### 取り組む課題
1. 唾液腺の化生についての本文をもとに、次の問いに答えよ。
(a) オンコサイト化生に見られる顆粒の正体は何か。
(b) 壊死性唾液腺化生症はどのような人に好発するか。
(c) 壊死性唾液腺化生症の病理組織学的所見では、上皮細胞の異型性はどうか。
2. 唾液腺の化生についての本文のうち、「Ⅰ退行性病変および進行性病変(唾液腺の非腫瘍性病変)」から「分化の方向が変わる事を言う。」までを、両端を含めて一字も変えずに書き写せ。

───── 本文抜粋

Ⅰ退行性病変および進行性病変(唾液腺の非腫瘍性病変)
退行性病変および進行性病変
regressive and progressive diseases
1. 萎縮
2. 放射性障害
放射線照射後唾液腺炎
3. 化生
① オンコサイト化生
② 杯細胞化生
③ 扁平上皮化生
④ 壊死性唾液腺化生症
この中で、3.化生の定義を述べ、唾液腺に見られる化生についてまとめる
・化生の定義 ある種の正常な成人細胞から別のタイプの正常な成人細胞へ分化の方向が変わる事を言う。
①オンコサイト化生
腫大した好酸性顆粒性細胞質と濃縮性の小さい核を伴った細胞が出現する。耳下腺、道管の内皮細胞に多い。加齢的に増加する傾向。
顆粒の正体は膨化した多数のミトコンドリア。
②杯細胞化生
道管上皮細胞の粘液産生細胞への分化
③扁平上皮化生
加齢に伴い道管および腺房の一部に見られる。
④壊死性唾液腺化生症
唾液腺小葉の梗塞に至る虚血が原因でおこる道管ないし腺房の著しい扁平上皮化生を特徴とする比較的まれな疾患。
硬口蓋小唾液腺に生じることが多い。大唾液腺にも見られる。中年以降の男性に好発。
・病理組織学的所見
腺組織の一部が小葉構造を保ったまま壊死に至り、導管や腺房に著名な扁平上皮化生が観察されるため、一見扁平上皮癌を思わせる。上皮細胞の異型性はない。

──────────
───── 提示資料

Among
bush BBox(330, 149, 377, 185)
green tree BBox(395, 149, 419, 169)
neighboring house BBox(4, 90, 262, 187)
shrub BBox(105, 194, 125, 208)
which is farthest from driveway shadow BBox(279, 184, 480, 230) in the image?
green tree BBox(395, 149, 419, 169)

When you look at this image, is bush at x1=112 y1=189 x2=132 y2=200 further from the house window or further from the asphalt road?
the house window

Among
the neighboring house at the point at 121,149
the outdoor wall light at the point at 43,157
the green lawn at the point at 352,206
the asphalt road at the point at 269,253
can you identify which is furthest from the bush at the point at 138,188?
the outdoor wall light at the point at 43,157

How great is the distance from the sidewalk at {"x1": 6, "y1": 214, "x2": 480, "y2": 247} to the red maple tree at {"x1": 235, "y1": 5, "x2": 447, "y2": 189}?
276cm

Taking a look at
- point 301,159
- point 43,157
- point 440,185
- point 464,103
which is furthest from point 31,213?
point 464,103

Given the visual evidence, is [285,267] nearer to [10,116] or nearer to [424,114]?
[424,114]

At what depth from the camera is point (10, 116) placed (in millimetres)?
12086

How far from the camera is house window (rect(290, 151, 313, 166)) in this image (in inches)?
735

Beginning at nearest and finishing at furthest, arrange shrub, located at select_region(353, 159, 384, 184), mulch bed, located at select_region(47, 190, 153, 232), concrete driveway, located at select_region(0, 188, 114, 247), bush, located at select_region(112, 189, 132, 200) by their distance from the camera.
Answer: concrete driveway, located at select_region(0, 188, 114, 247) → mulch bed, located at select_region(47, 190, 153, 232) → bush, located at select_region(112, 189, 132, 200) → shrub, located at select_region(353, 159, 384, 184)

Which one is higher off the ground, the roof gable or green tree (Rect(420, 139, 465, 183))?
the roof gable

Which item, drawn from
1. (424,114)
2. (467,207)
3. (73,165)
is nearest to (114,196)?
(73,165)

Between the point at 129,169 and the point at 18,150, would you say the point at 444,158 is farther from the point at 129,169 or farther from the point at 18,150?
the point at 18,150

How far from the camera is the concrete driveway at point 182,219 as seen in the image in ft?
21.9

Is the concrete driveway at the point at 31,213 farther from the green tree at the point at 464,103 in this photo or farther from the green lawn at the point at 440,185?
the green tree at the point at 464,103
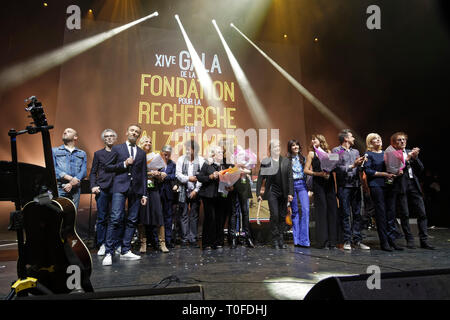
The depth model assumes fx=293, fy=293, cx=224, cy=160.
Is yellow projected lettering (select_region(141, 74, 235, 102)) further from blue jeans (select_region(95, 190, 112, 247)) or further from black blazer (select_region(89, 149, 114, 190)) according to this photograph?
blue jeans (select_region(95, 190, 112, 247))

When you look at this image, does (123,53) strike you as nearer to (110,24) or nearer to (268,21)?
(110,24)

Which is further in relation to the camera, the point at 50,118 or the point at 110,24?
the point at 110,24

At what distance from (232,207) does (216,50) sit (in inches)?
200

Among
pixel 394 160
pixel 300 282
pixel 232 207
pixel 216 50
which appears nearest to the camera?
pixel 300 282

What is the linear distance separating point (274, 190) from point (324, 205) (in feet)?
2.65

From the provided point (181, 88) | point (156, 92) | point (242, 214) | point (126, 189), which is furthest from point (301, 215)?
point (156, 92)

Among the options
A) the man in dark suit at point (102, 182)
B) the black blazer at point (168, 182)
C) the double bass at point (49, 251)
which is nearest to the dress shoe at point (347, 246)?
the black blazer at point (168, 182)

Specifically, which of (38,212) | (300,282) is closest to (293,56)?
(300,282)

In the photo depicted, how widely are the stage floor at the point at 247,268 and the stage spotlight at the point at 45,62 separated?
409cm

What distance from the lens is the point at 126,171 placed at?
375cm

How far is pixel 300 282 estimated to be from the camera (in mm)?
2525

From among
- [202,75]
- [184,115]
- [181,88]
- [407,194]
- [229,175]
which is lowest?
[407,194]

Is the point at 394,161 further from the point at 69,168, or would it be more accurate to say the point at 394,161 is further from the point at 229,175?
the point at 69,168
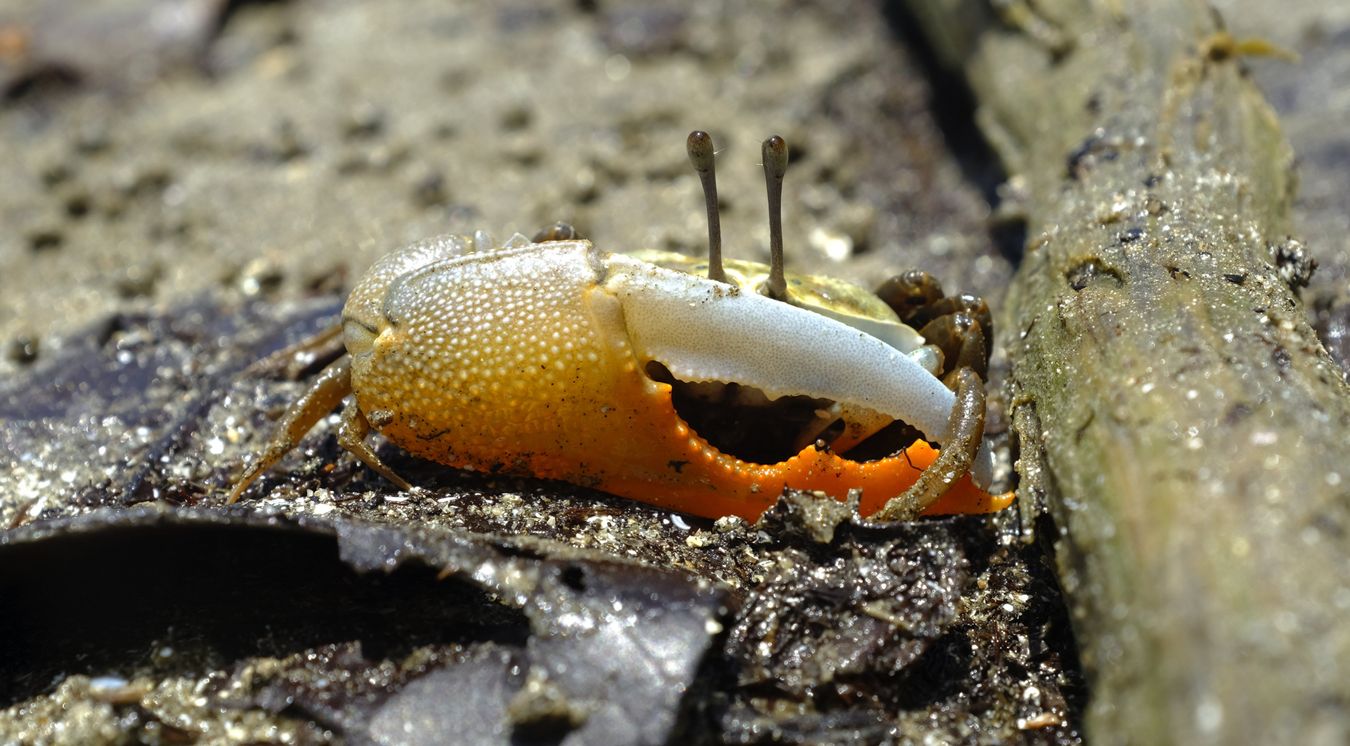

──────────

### 解答
1.
(a) 膨化した多数のミトコンドリアである。
(b) 中年以降の男性に好発する。
(c) 上皮細胞の異型性はない。

2.
Ⅰ退行性病変および進行性病変(唾液腺の非腫瘍性病変)
退行性病変および進行性病変
regressive and progressive diseases
1. 萎縮
2. 放射性障害
放射線照射後唾液腺炎
3. 化生
① オンコサイト化生
② 杯細胞化生
③ 扁平上皮化生
④ 壊死性唾液腺化生症
この中で、3.化生の定義を述べ、唾液腺に見られる化生についてまとめる
・化生の定義 ある種の正常な成人細胞から別のタイプの正常な成人細胞へ分化の方向が変わる事を言う。